The report reveals that many traditional financial institutions struggle to meet the needs of minority households. US government figures show that 45.5% of Hispanic and 49.3% of African American households were unbanked or underbanked in 2015. Only 18.7% of white households fall into these categories.
Minority households are also twice as likely to live in asset poverty, compared to white households. Minorities make up 30% of all US households but hold just 10% of net household wealth.
Together with partners Ford Foundation and Visa, Filene launched the Reaching Minority Households incubator to develop financial products with a track record of results.
As part of the project, Filene identified and tested five financial products perceived to fill a gap in the credit needs of minority households. The five products were tested in five financial institutions, examining 1,000 loans per products. Around 40 credit unions issued 58,482 loans worth a total of US $84.8m and impacting 18,559 consumers.
Products tested were loans for non-citizen members, data-mining techniques to identify households that could benefit from an auto-loan refinance, small-dollar loans based on relationship factors other than credit score that relied on rapid underwriting and disbursement via a mobile application, small-business microloans to entrepreneurs and loans to consolidate high-rate payday loans into one affordable payment.
The tests found that serving financially vulnerable populations starts with having the right mind-set. However, serving minority households requires an approach tailored to the needs of the individual community served by each credit union.
“Although credit union testers started with a consistent playbook and set of principles, each adjusted rates, processes, technology, staff roles, and product marketing to meet the unique needs of its institution and community,” reads the Filene report.
The institute also notes that such programmes should not stand alone but be part of a suite of services for those financially vulnerable.
Related: Co-op News speaks to US community credit unions about how to serve underbanked communities
Another finding suggests that credit unions need to look beyond traditional measures of creditworthiness such as credit scores to determine which customers are a good fit for their product.
Filene also argues that charging higher rates to vulnerable populations based on credit risk can often be necessary to ensure financial sustainability.
Accompanying this report is one credit union member’s personal story of how she started her own business with support from Point West Credit Union in Portland, Oregon. Sara Rodriguez obtained a US $500 business loan from her by her credit union in spite of the fact that she didn’t have a social security number. This financial support enabled her to start her own business, now a thriving enterprise.
“Financial institutions should always follow fair lending practices when setting rates and fees, but some products will inherently cost more for all consumers based on the nature of the product. These products allow the institution to meet the immediate needs of the consumer, let the consumer avoid predatory lenders, and improve their credit in order to give them access to lower-cost products in the future,” reads the report.
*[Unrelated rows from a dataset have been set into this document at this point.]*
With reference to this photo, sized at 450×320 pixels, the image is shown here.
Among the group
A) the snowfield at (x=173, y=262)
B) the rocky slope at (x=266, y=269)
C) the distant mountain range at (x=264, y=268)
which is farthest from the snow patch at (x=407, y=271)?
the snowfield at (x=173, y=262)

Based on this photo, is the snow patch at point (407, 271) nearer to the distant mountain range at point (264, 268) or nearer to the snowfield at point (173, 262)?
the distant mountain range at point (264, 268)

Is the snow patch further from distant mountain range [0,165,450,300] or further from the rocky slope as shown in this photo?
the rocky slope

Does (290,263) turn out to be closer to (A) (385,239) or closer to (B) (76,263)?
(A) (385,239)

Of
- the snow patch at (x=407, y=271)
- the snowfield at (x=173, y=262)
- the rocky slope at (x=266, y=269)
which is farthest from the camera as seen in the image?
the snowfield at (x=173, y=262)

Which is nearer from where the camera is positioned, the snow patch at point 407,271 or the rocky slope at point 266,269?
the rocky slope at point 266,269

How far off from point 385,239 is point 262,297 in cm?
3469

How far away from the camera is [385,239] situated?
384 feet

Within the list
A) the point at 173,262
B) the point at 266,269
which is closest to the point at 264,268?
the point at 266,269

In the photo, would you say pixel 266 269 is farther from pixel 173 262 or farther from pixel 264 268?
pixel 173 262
Related: The credit union that sued Donald Trump and other tales from the US grassroots
Filene concludes that innovation is crucial to meeting the needs of the financially vulnerable populations and minority households, which are continually changing and require on-going experimentation.
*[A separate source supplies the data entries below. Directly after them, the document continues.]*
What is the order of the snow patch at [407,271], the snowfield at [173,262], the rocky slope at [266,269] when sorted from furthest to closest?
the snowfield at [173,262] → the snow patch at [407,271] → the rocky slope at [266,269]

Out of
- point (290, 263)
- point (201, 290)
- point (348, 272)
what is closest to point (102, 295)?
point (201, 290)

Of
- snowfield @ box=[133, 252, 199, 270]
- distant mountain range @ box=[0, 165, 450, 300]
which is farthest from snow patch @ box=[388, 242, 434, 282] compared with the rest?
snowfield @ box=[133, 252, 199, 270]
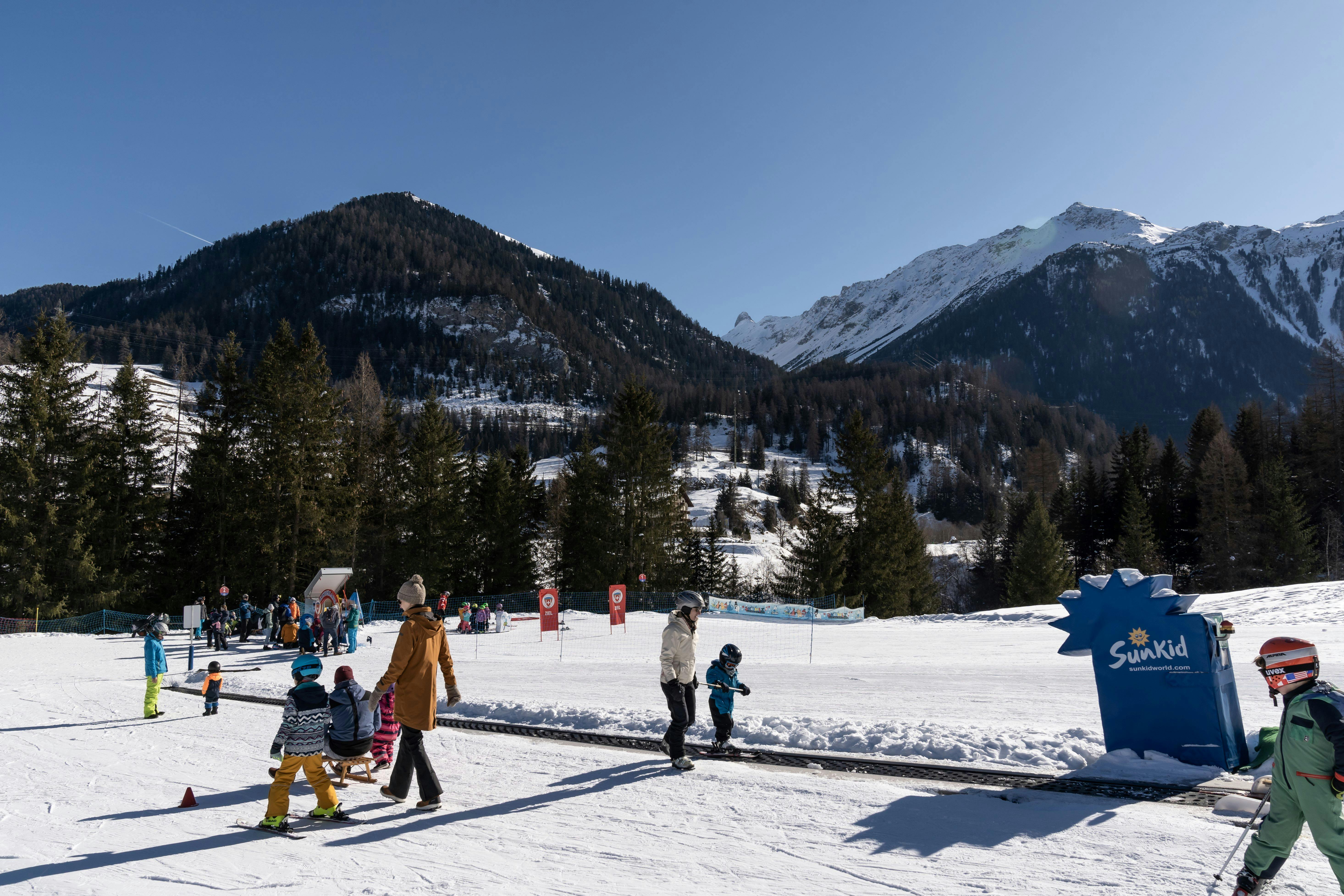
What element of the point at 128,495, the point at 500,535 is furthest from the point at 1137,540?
the point at 128,495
Report author and chief knowledge officer at Filene, George Hofheimer, said: “Meeting the needs of financially vulnerable populations and pursuing financial stability do not have to be mutually exclusive pursuits.
“Financial institutions are at the front lines of changing the disparity in access to basic financial services for African-American and Hispanic households. Providing products like those tested in the incubator program can be a win-win-win for the customer, financial institution and community.”